A Dose of Reality for Active Managers

Active managers have come under a lot of pressure lately as numerous studies and press reports point out passive investments beat active management, especially when fees are taken into account. Alan Brown, a senior advisor with U.K.-based asset manager Schroder’s says that active managers should focus more on managing to "real-world" outcomes and not that of an index.

“We should acknowledge that whether you’re an institution or an individual, at the end of the day, what you really want is a positive real rate return after all the fees, charges and taxes,” Brown said Thursday at a media event in New York.

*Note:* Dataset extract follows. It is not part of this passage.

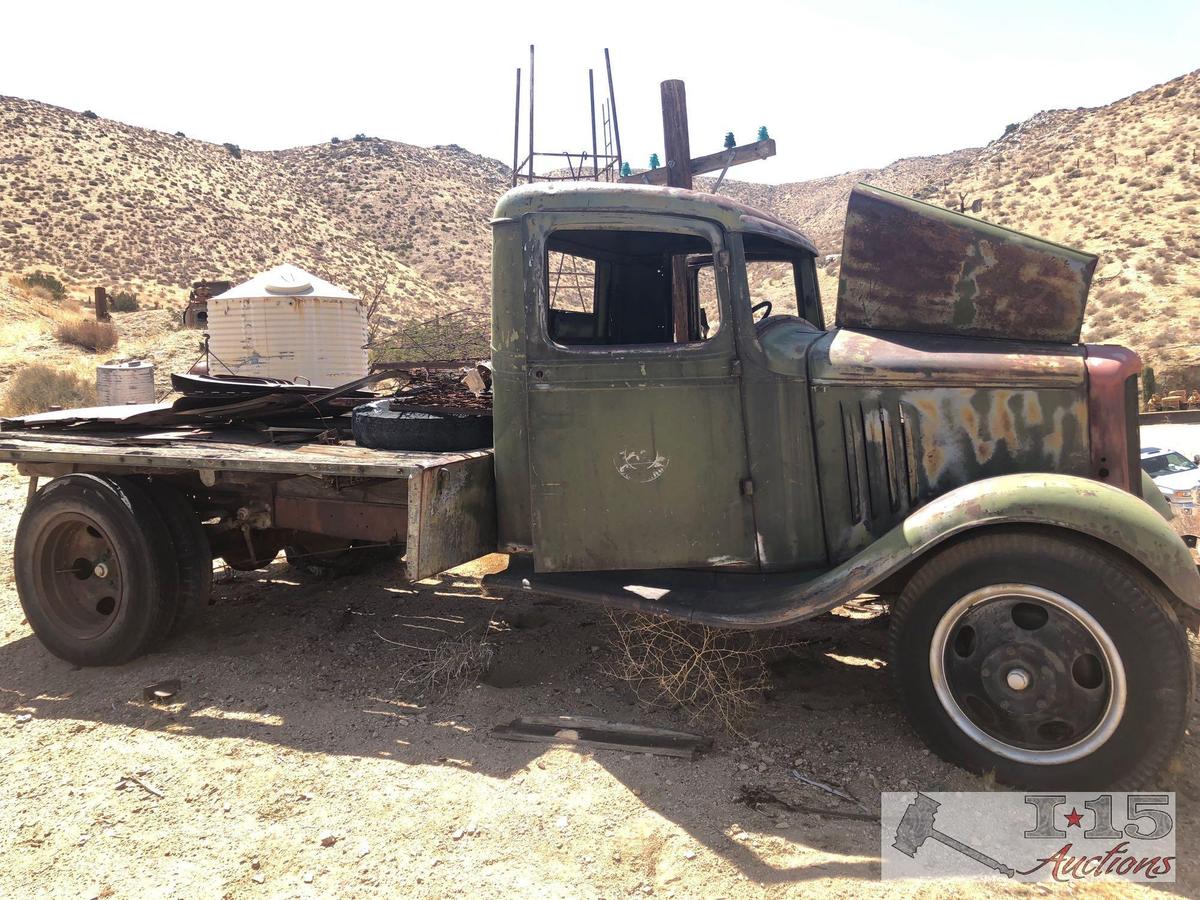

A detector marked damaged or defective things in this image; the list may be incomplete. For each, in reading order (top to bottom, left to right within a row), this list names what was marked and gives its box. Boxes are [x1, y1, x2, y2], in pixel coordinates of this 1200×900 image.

rusted hood [836, 184, 1096, 344]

Brown says there’s a “kernel of truth” in criticisms that active mangers are not worth the money investors are spending on them. “Here’s where I think the industry’s made a mistake—we have got ourselves into an arm wrestling game where, a lot of the time, a fund manager will be asked to outperform a benchmark index, let’s just say the S&P 500, and we know that is, for the industry as a whole, a negative sum game,” he says.

Almost all holders of U.S. equities will out clear the S&P 500, but then have to subtract the transaction costs and other costs from their gains, decreasing the money investors actually pocket at the end of the day.

“And if you look at the roller coaster ride of markets in the last 10-5 years, even if you earned market return, you’d still have delivered a pretty unpleasant outcome to your client,” Brown adds.

Yet despite their faults, Brown argued that active managers are better than the alternative: investors trying to manage their own portfolios. The average investor’s returns have historically been lower than a managed portfolio because individuals succumb to the oldest investment bias in the book: Fear and greed--they buy when the market has gone up and sell when the market is down, Brown says.